The data warehouse is used as a back-end data store that allow data marts or cubes to be redesigned or replaced to meet changing business requirements or focus. Data marts and/or cubes can be completely regenerated from the detailed level information contained in the data warehouse.

Data warehouse consists of many different types of data structures (staging, ODS, extracts, etc.), while a data mart typically consists of a single data structure (i.e., a star schema, snowflake schema or hypercube).

Table 2: Difference Between data mart and data warehouse

Scope Subjects Data Sources Size (typical) Implementation Time

Data Warehouse Corporate Multiple Many 100 GB-TB+ Months to years

Data Mart Line-of-Business (LoB) Single Subject Few <100GB Months

Types of Data Marts 1. Dependent Data Mart Dependent data marts draw data from a central data warehouse that has already been created. With dependent data marts, this process is somewhat simplified because formatted and summarized (clean) data has already been loaded into the central data warehouse. The ETL process for dependent data marts is mostly a process of identifying the right subset of data relevant to the chosen data mart subject and moving a copy of it, perhaps in a summarized form.

2. Independent Data Mart Independent data marts are standalone systems built by drawing data directly from operational or external sources of data, or both. With independent data marts, however, you must deal with all aspects of the ETL process, much as you do with a central data warehouse.
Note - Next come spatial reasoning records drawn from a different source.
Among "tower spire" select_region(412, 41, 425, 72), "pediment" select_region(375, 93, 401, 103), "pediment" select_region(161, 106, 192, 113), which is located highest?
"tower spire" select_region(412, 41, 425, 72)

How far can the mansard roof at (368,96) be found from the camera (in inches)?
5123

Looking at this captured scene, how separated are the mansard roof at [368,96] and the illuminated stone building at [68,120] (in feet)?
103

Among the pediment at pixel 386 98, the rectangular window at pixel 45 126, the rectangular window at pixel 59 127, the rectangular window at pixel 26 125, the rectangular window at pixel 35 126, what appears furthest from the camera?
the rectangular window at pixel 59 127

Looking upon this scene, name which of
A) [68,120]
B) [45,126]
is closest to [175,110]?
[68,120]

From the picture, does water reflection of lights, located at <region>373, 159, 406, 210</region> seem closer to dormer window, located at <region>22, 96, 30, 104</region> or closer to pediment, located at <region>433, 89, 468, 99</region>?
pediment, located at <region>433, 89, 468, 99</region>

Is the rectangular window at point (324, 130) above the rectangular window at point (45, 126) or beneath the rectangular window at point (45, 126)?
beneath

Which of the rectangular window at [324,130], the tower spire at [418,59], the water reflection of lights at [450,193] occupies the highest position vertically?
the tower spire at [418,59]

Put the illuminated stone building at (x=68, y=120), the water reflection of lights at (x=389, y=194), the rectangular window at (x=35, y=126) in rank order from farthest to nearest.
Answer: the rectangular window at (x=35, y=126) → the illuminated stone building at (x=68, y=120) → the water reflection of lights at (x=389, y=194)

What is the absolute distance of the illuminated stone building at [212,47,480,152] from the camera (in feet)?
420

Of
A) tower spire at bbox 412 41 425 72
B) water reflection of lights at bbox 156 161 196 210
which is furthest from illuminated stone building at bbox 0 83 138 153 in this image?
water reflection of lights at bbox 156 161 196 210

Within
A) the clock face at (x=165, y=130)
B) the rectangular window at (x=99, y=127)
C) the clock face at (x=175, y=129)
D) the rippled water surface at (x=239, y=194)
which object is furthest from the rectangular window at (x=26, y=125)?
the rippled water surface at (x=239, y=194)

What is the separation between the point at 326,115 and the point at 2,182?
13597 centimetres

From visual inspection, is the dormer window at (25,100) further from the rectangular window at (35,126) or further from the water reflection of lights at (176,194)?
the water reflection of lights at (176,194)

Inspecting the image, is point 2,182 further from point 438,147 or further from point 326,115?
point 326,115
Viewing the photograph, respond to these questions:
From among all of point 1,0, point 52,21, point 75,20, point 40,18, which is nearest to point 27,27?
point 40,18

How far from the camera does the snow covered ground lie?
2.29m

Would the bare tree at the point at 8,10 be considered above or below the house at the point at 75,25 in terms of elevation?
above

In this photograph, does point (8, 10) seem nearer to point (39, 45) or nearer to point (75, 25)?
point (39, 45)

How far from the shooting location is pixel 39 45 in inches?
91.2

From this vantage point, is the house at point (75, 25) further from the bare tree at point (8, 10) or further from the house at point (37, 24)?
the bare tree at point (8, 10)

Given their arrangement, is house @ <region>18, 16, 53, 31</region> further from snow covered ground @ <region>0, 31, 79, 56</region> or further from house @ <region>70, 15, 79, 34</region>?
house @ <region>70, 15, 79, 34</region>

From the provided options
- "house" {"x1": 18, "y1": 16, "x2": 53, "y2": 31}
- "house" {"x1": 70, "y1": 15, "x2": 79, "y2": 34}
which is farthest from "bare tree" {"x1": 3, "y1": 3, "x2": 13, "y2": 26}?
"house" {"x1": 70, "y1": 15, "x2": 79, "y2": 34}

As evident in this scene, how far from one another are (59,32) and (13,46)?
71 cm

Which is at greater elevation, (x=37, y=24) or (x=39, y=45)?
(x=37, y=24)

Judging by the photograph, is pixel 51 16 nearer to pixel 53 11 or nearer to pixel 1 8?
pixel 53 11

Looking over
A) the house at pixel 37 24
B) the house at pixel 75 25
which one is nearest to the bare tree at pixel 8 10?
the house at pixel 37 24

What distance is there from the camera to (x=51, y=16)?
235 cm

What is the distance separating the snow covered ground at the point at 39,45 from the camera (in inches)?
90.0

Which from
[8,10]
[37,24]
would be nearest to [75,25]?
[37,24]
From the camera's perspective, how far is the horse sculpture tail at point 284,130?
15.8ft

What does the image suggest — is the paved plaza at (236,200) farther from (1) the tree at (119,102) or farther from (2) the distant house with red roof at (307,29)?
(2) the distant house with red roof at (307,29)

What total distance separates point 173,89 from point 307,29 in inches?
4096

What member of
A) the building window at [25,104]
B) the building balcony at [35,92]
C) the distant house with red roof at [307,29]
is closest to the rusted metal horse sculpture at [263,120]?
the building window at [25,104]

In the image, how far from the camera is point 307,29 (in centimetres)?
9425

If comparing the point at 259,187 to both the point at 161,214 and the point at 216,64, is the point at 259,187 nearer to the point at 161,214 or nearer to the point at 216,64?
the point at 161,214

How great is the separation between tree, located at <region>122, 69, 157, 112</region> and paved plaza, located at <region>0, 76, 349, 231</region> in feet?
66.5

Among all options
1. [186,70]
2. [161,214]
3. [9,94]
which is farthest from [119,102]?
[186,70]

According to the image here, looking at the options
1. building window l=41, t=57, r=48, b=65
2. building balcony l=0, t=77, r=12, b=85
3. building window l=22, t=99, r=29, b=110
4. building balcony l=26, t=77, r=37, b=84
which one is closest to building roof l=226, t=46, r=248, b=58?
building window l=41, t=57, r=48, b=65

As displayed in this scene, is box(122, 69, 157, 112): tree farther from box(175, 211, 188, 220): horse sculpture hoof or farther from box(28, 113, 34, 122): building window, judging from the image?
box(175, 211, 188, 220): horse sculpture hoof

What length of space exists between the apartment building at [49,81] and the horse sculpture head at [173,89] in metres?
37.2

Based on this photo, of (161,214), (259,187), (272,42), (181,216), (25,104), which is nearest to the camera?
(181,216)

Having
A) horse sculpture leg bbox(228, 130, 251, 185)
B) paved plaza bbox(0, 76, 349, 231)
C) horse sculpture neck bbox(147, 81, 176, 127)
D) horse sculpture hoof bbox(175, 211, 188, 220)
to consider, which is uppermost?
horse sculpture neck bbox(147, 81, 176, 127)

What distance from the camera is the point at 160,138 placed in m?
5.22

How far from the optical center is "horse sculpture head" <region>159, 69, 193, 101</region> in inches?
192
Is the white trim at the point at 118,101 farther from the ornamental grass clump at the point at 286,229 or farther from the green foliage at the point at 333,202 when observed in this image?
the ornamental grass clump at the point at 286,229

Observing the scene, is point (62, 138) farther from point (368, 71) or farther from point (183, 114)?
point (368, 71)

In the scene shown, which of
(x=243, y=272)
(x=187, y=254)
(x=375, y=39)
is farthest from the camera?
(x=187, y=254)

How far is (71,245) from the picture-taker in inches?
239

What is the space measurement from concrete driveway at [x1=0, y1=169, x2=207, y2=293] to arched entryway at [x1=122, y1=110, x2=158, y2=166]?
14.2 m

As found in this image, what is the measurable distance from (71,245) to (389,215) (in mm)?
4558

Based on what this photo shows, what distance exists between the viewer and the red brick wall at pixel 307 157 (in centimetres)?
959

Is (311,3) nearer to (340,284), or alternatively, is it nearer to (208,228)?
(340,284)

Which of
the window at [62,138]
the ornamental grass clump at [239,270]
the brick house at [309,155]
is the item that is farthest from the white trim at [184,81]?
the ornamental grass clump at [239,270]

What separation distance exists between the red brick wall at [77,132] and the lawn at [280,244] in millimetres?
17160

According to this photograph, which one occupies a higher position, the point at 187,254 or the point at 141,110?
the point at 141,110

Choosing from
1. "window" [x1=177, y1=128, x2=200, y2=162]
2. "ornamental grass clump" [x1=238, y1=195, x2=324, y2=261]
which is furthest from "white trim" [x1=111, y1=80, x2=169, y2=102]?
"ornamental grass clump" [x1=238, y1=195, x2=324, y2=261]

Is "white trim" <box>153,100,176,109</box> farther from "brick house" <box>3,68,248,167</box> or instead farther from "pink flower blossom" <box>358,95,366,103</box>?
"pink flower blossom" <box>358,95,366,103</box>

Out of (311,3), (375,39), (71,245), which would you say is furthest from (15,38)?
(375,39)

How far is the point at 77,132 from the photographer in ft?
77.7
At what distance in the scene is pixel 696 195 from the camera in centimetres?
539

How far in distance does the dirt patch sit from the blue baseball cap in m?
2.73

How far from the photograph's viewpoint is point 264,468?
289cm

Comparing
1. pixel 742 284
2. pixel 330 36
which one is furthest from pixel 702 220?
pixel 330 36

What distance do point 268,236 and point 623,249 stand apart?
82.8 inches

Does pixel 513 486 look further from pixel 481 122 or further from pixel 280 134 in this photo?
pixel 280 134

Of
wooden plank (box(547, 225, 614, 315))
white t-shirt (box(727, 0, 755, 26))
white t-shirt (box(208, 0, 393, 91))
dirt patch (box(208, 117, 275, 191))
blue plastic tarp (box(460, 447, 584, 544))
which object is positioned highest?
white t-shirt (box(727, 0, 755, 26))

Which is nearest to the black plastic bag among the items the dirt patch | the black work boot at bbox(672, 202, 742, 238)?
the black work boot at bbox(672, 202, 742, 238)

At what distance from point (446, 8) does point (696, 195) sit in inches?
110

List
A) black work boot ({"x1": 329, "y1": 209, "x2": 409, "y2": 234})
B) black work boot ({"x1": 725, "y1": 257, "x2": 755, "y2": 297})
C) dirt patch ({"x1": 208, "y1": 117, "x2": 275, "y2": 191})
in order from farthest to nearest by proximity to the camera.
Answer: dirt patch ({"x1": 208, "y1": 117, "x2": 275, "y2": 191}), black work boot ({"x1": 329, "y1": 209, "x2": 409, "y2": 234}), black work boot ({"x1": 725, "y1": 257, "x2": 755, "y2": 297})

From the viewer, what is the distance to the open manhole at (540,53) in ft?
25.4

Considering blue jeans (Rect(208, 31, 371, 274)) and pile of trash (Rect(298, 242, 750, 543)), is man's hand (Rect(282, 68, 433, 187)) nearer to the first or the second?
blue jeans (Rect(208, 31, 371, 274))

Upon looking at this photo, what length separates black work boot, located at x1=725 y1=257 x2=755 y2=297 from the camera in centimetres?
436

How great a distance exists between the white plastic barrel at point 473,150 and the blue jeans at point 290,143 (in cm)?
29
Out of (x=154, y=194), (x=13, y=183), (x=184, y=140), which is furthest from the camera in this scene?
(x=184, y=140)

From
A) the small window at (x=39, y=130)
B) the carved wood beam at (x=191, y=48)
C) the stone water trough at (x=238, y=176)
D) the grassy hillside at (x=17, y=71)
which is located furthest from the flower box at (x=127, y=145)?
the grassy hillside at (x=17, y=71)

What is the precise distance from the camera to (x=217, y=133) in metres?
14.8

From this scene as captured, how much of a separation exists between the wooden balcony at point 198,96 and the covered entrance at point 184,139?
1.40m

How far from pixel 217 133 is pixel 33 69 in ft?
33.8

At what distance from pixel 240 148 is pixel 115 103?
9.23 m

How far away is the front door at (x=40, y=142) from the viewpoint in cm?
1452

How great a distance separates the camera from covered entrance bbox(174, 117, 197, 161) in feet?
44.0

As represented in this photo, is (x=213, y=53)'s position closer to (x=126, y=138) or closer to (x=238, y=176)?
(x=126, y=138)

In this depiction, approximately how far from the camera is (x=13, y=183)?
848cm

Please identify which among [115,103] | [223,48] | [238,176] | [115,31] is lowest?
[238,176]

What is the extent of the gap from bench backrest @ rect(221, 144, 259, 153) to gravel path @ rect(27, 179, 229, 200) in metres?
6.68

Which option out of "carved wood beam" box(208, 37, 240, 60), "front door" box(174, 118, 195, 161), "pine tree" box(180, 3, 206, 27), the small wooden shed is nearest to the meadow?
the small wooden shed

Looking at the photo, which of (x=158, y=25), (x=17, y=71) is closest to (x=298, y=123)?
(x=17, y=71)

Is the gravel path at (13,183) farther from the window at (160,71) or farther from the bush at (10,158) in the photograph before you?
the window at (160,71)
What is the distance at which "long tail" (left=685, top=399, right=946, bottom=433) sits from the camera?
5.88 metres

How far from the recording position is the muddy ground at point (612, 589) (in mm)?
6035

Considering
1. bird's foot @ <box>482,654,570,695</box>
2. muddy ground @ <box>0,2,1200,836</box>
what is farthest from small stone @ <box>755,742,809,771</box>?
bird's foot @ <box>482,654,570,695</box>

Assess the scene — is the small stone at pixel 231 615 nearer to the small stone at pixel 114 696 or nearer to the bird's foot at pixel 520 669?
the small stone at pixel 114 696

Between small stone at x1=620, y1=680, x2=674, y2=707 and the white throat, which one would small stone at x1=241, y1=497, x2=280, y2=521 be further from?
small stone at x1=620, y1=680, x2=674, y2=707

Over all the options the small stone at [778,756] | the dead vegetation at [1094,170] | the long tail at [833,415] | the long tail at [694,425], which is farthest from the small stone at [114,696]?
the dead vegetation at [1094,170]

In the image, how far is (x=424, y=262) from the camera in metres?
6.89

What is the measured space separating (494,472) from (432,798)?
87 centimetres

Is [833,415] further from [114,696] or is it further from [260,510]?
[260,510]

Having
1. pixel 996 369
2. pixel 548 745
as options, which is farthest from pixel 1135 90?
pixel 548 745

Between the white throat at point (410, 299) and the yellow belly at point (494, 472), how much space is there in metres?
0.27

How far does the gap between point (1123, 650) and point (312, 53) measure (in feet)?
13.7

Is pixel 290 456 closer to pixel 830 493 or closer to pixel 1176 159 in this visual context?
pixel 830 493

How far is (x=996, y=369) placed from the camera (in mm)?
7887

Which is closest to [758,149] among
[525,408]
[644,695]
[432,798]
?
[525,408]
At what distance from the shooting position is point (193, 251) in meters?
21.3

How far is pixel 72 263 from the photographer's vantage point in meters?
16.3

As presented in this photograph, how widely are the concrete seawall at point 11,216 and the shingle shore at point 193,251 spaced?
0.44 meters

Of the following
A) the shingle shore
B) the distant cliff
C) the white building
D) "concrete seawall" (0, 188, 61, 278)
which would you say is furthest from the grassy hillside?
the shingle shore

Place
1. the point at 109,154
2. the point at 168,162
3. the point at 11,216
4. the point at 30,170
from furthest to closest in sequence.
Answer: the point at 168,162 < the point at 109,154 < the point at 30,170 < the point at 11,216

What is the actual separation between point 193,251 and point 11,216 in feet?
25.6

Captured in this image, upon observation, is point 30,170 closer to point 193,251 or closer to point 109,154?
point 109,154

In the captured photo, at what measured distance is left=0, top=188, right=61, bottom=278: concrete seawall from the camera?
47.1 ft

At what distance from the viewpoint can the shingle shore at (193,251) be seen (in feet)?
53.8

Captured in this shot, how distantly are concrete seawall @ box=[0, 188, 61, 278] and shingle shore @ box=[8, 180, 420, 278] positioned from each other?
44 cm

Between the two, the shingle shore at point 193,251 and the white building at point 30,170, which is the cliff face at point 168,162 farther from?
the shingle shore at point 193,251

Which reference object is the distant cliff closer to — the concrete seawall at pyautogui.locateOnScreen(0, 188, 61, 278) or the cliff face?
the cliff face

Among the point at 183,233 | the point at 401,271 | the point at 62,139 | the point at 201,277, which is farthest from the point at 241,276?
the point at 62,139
The number of sources is likely to be fewer and the amount of data associated with the data mart is less than the warehouse, given your focus on a single subject.

3. Hybrid Data Mart A Hybrid data marts simply combine the issues of independent and independent data marts. A hybrid data mart allows to combine input from sources other than a data
warehouse.

Meta Data Metadata is information about the data. For a data mart, metadata includes:

A description of the data in business terms Format and definition of the data in system terms Data sources and frequency of refreshing data

The primary objective for the metadata management process is to provide a directory of technical and business views of the data mart metadata. Metadata can be categorized as technical metadata and business metadata. Technical metadata consists of metadata created during the creation of the data mart, as well as metadata to support the management of the data mart. This includes data acquisition rules, the transformation of source data into the format required by the target data mart, and schedules for backing up and refreshing data. Business metadata allows end users to understand what information is available in the data mart and how it can be accessed.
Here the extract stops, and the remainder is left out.